» TASK ITEM
The expected output is every record below, transcribed exactly, with the pictures left out.

» Items from a data source

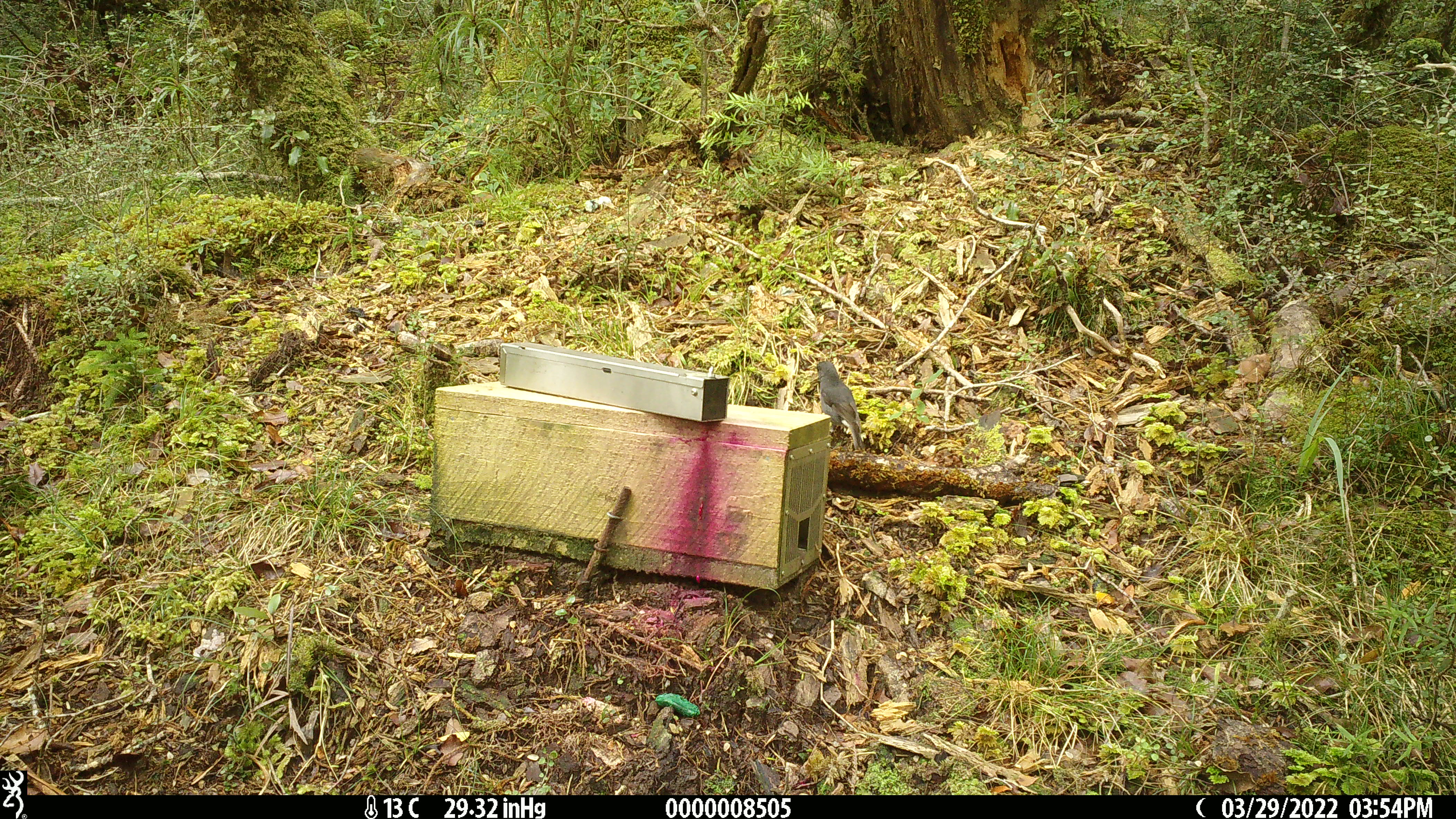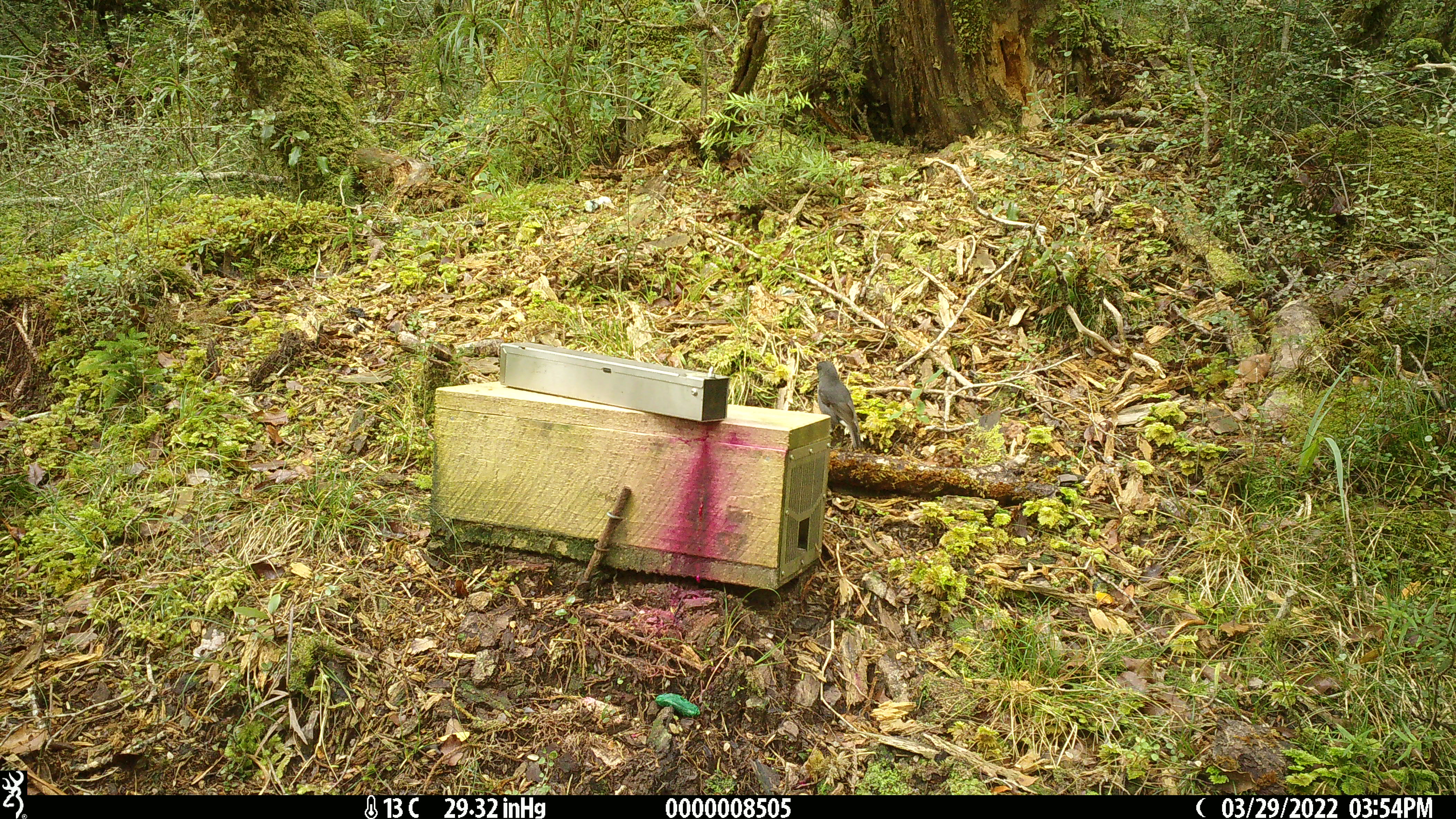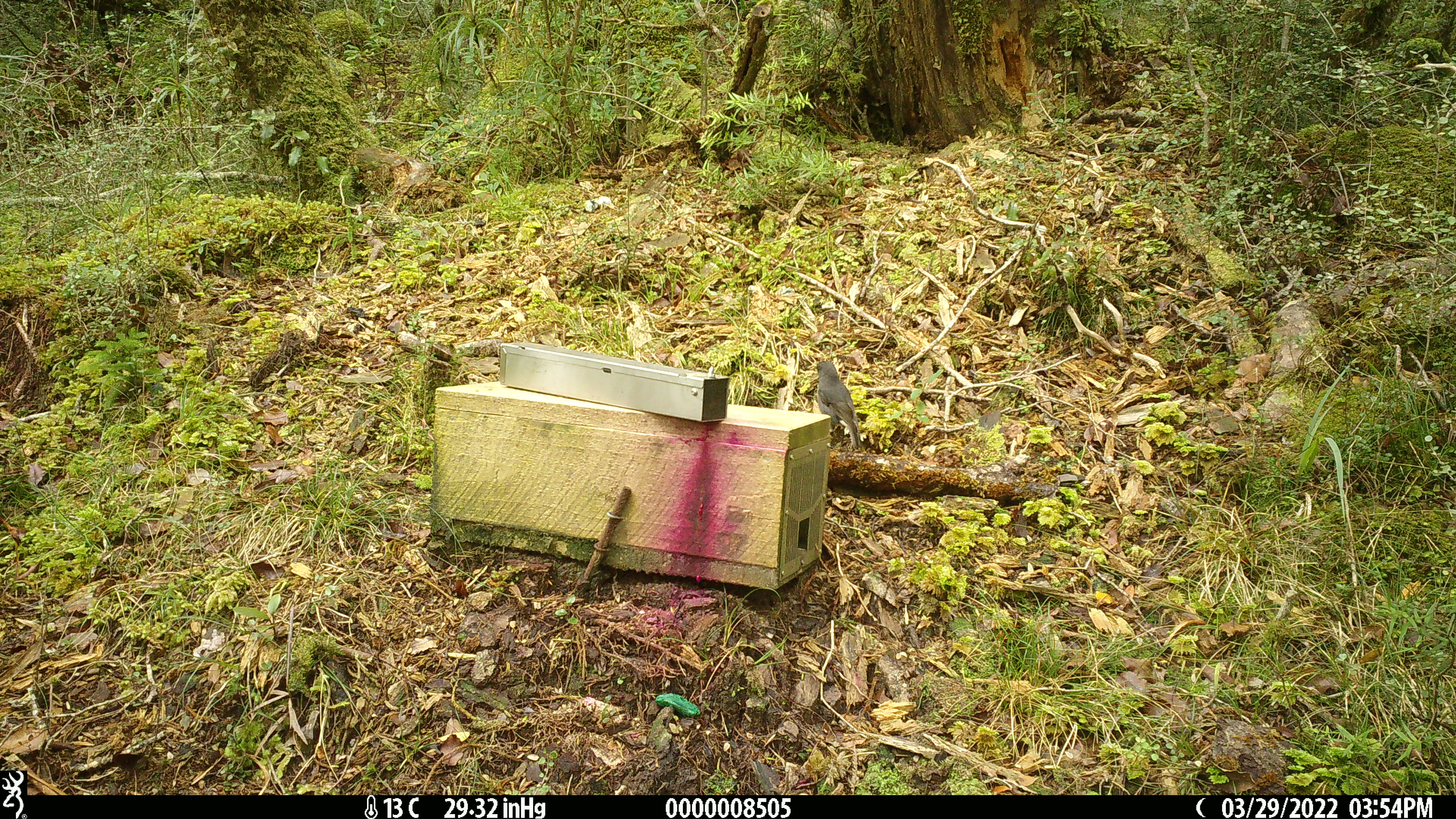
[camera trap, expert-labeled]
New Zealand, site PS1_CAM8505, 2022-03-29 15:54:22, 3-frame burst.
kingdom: Animalia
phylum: Chordata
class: Aves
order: Passeriformes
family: Petroicidae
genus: Petroica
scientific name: Petroica australis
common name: new zealand robin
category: robin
Robin (new zealand robin) (Petroica australis).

» TASK RESPONSE
[camera trap, expert-labeled]
New Zealand, site PS1_CAM8505, 2022-03-29 15:54:22, 3-frame burst.
kingdom: Animalia
phylum: Chordata
class: Aves
order: Passeriformes
family: Petroicidae
genus: Petroica
scientific name: Petroica australis
common name: new zealand robin
category: robin
Robin (new zealand robin) (Petroica australis).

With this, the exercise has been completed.